Thymus of the essence?
We've considered cancer and its relationship to aging on a number of previous occasions. Studies published in the British Journal of Cancer in 2011 and 2018 concluded that around 40% of cases are attributable to known modifiable lifestyle and environmental factors, which is a substantial minority. Whilst risk for specific cancer subtypes will be more or less amenable to lifestyle and environment interventions than this, it is beyond doubt that the longer we live, the higher our risk of cancer becomes. But why?

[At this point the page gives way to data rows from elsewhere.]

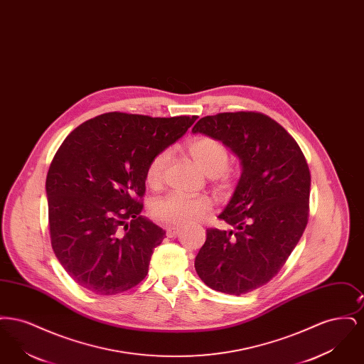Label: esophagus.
<instances>
[{"instance_id": "1", "label": "esophagus", "mask_w": 364, "mask_h": 364, "mask_svg": "<svg viewBox=\"0 0 364 364\" xmlns=\"http://www.w3.org/2000/svg\"><path fill=\"white\" fill-rule=\"evenodd\" d=\"M180 230H181L180 226H169V228H166V236L168 237H176L180 233Z\"/></svg>"}]
</instances>
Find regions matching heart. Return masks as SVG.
I'll return each instance as SVG.
<instances>
[{"label":"heart","instance_id":"1","mask_svg":"<svg viewBox=\"0 0 364 364\" xmlns=\"http://www.w3.org/2000/svg\"><path fill=\"white\" fill-rule=\"evenodd\" d=\"M187 153L195 164L210 176L226 183L229 173L226 165L229 153L225 144L211 136H198L190 140L186 146ZM169 162V151L156 153L149 161L144 178L149 187L158 188L164 181V174ZM211 211V202L205 196L188 198L180 193H171L153 203L151 214L158 223L171 226H184L205 218Z\"/></svg>","mask_w":364,"mask_h":364}]
</instances>
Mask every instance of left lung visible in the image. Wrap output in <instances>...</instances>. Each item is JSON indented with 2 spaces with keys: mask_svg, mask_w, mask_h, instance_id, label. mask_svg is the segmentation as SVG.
Segmentation results:
<instances>
[{
  "mask_svg": "<svg viewBox=\"0 0 364 364\" xmlns=\"http://www.w3.org/2000/svg\"><path fill=\"white\" fill-rule=\"evenodd\" d=\"M192 132L221 140L242 165L236 190L218 215L233 230L208 228L196 273L214 291L248 294L277 276L306 229L307 161L285 128L258 112L206 116Z\"/></svg>",
  "mask_w": 364,
  "mask_h": 364,
  "instance_id": "1",
  "label": "left lung"
}]
</instances>
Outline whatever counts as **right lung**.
<instances>
[{
  "instance_id": "right-lung-1",
  "label": "right lung",
  "mask_w": 364,
  "mask_h": 364,
  "mask_svg": "<svg viewBox=\"0 0 364 364\" xmlns=\"http://www.w3.org/2000/svg\"><path fill=\"white\" fill-rule=\"evenodd\" d=\"M196 119L110 112L80 124L57 150L46 177L53 251L87 291L120 294L147 276L165 230L140 215L146 166Z\"/></svg>"
}]
</instances>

A 2014 analysis of analysis of age and cancer risk proposed the view that "For most adults, age is coincidentally associated with preventable chronic conditions, avoidable exposures, and modifiable risk behaviors that are causally associated with cancer". This seems a sensible preventative outlook for individuals, since conditions such as diabetes, metabolic syndrome and chronic infections (such as hepatitis C) do increase cancer risk. However that proposal does not address direct causality in a meaningful way. A prevailing view has been that the growing burden of cellular mutation with time is the primary driver of cancer. This has come to be known as the multiple-hit hypothesis whereby accumulated mutations leads to cancer. This idea has been explored using both power-law and Erlang distributions to establish the best way to describe the number of such aberrations in tumours of various types. This hypothesis can be summarised simply: as we age we accumulate DNA damage, and ultimately this causes cancer.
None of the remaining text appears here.